About ten years later, Elva Lovell was elected to council. Given this was still an era when society held a dim view of women working outside of the home, it was remarkable that she served for over a decade. Another woman would not be elected for almost twenty years. That is an absurdly long time.

The first wave of the women’s movement focused on removing the key barriers to gender equality. You know, the small things, like securing the right for women to vote. Women's suffrage in Canada during the early 1900s had bushwhacked an essential path for Elizabeth and Elva to follow.

The second wave of the women’s movement was well underway by the 1970s. Its aim was to change the deeply entrenched social and cultural inequalities that were still a barrier to women’s full participation in society. A turning point in my community’s feminist history came when a spirited group of women formed a civic affairs committee through their local chapter of the Canadian Federation of University Women. What a gloriously radical act it was to stand in defiance of a culture designed to silence women, a culture that did not take them seriously in civic affairs and excluded them from positions of power. The Royal Commission on the Status of Women was hot of the press and provided an action plan for civil society to act. And they did. The group helped elect several women to council, including Margaret MacKinnon in 1973 and Ann Godfrey in 1975, both of whom served for more than a decade. Even so, by 1990 only three other women had joined their illustrious ranks: Clara Marett, Linda Lennon, and Elizabeth Stone.

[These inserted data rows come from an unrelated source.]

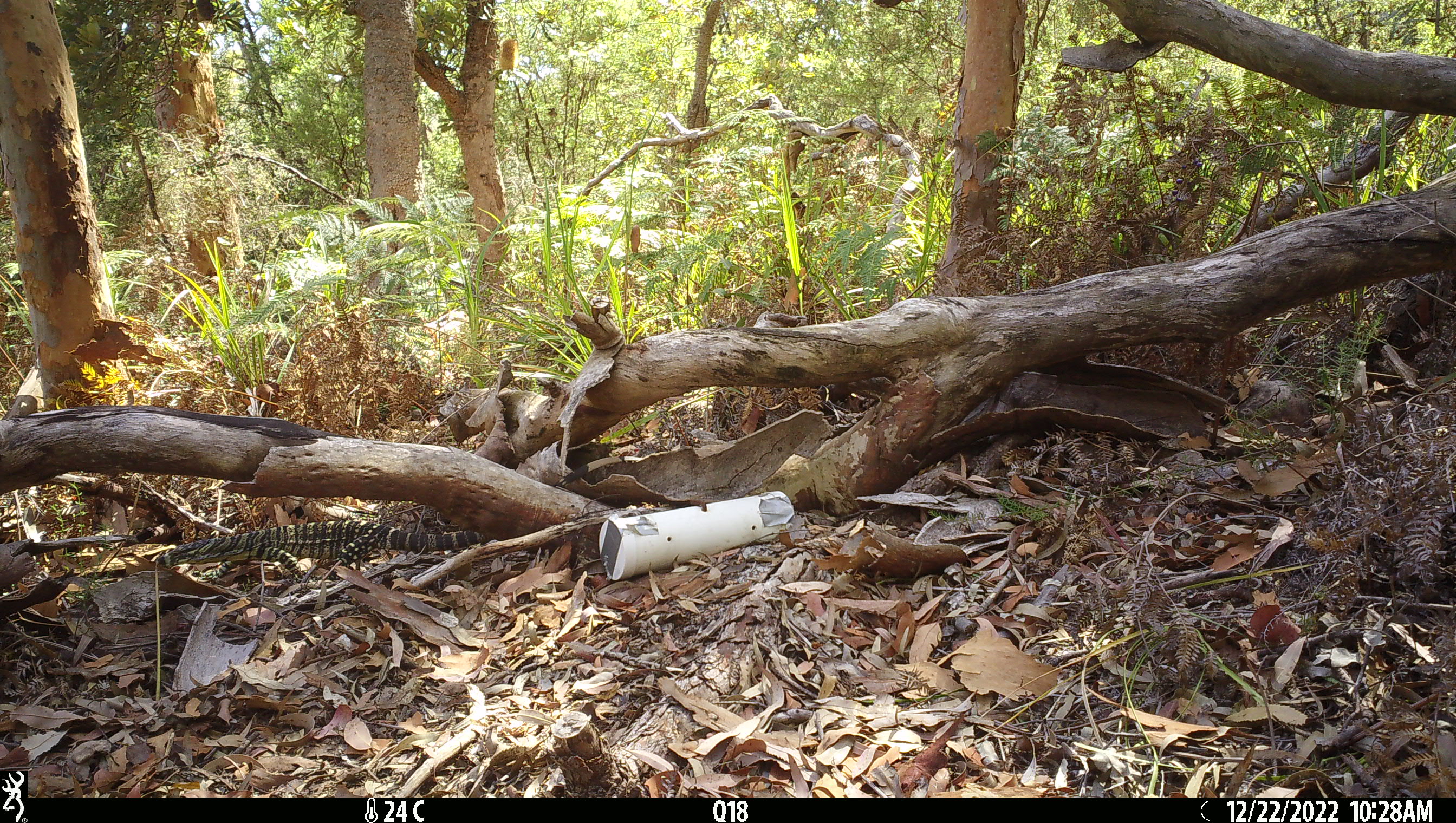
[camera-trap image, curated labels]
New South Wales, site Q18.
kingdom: Animalia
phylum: Chordata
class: Reptilia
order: Squamata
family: Varanidae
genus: Varanus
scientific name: Varanus varius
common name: lace monitor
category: goanna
Goanna (lace monitor) (Varanus varius).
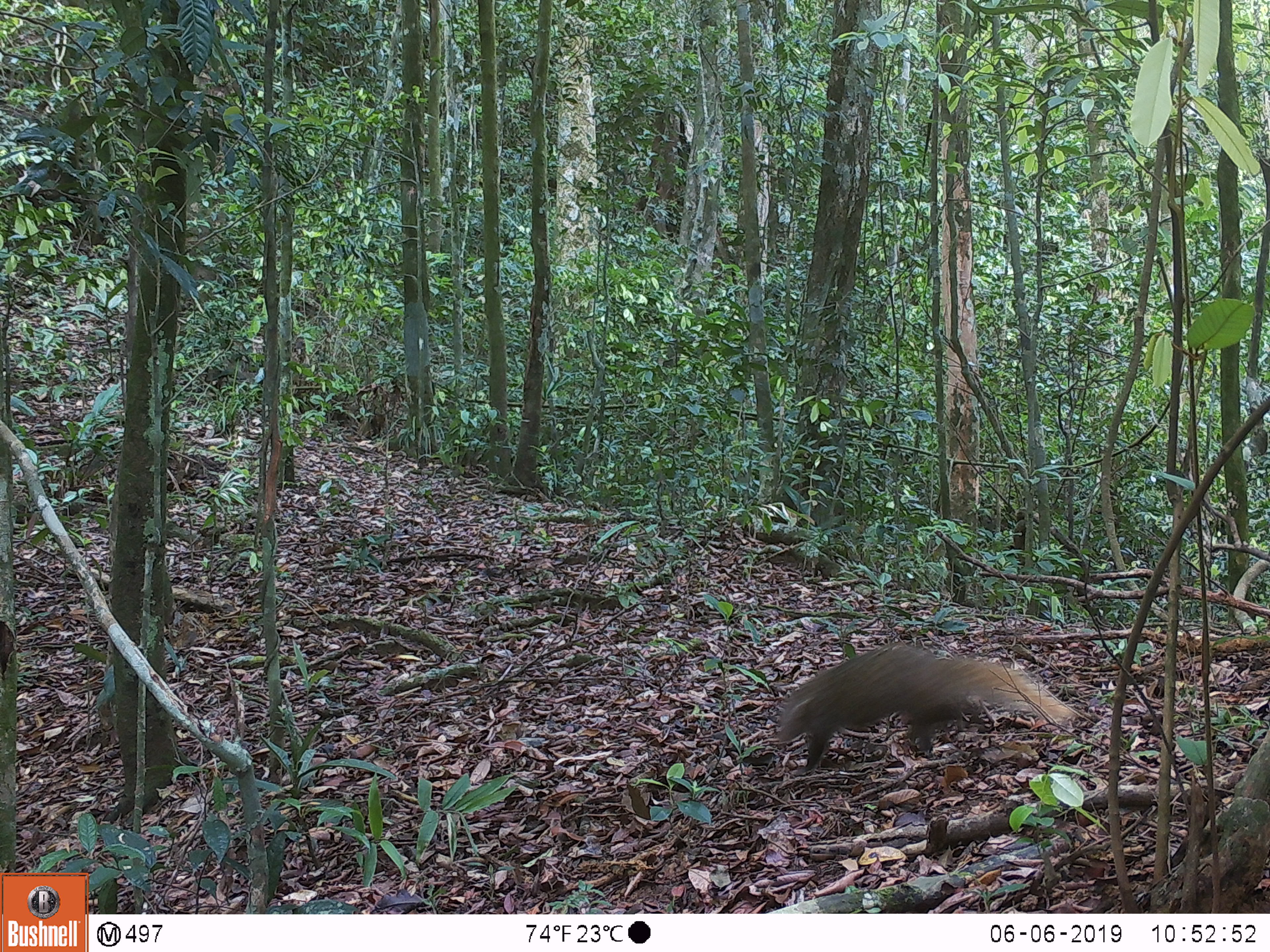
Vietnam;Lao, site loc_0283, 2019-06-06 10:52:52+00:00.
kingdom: Animalia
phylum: Chordata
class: Mammalia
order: Carnivora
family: Herpestidae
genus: Urva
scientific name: Urva urva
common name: crab-eating mongoose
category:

My interest in local politics coincided with the third wave of feminism, which sought to give women greater influence in politics and media. I met a group of people who held a more inclusive and participatory vision for local democracy, including several women who were interested in a seat at the table. Over the next quarter century, female candidates would be elected to forty percent of the seats on council in my community, far exceeding the national average. The women of the local federation chapter deserve credit for this impressive record. Women are less likely than men to be asked to run for office. Guelph was a notable exception to that rule; we were asked.

While I was never a member of the federation, their support was influential in my political career. Although retired from local politics by that time, Margaret and Ann continued to be wonderful mentors with many stories to share. Their personalities could not have been more delightfully different. While Ann overflowed with kind words of encouragement, Margaret dispensed plain-spoken but refreshing advice like, “don’t let the bastards get you down”. A stoic lesson, indeed.

Some years later, I stumbled across a framed but faded photo of Elva Lovell at the back of a closet in old city hall. The photo marked the first time a woman had chaired a council meeting as acting mayor. I had the photo restored and asked Margaret, Ann, and Clara to unveil it at the opening of the new city hall. It hangs in a small Council meeting room – at least, it did a few years ago. Soon after, on the other side of the country, a boardroom in Calgary’s city hall was named after Hannah Gale. Like Elva, Hannah served as acting mayor, but in her case, she was the first woman to do so in the "British Empire”. 

A gender gap remains in municipal politics in Canada. According to the Federation of Canadian Municipalities, women only occupy about one-fifth of mayors’ positions and just a little more than a quarter of councillors’ seats. True equality for women in local politics is still a ways off, especially when you consider other influences like ethnicity, sexual orientation, or a non-binary measure of gender. Fortunately, there will always be trailblazers.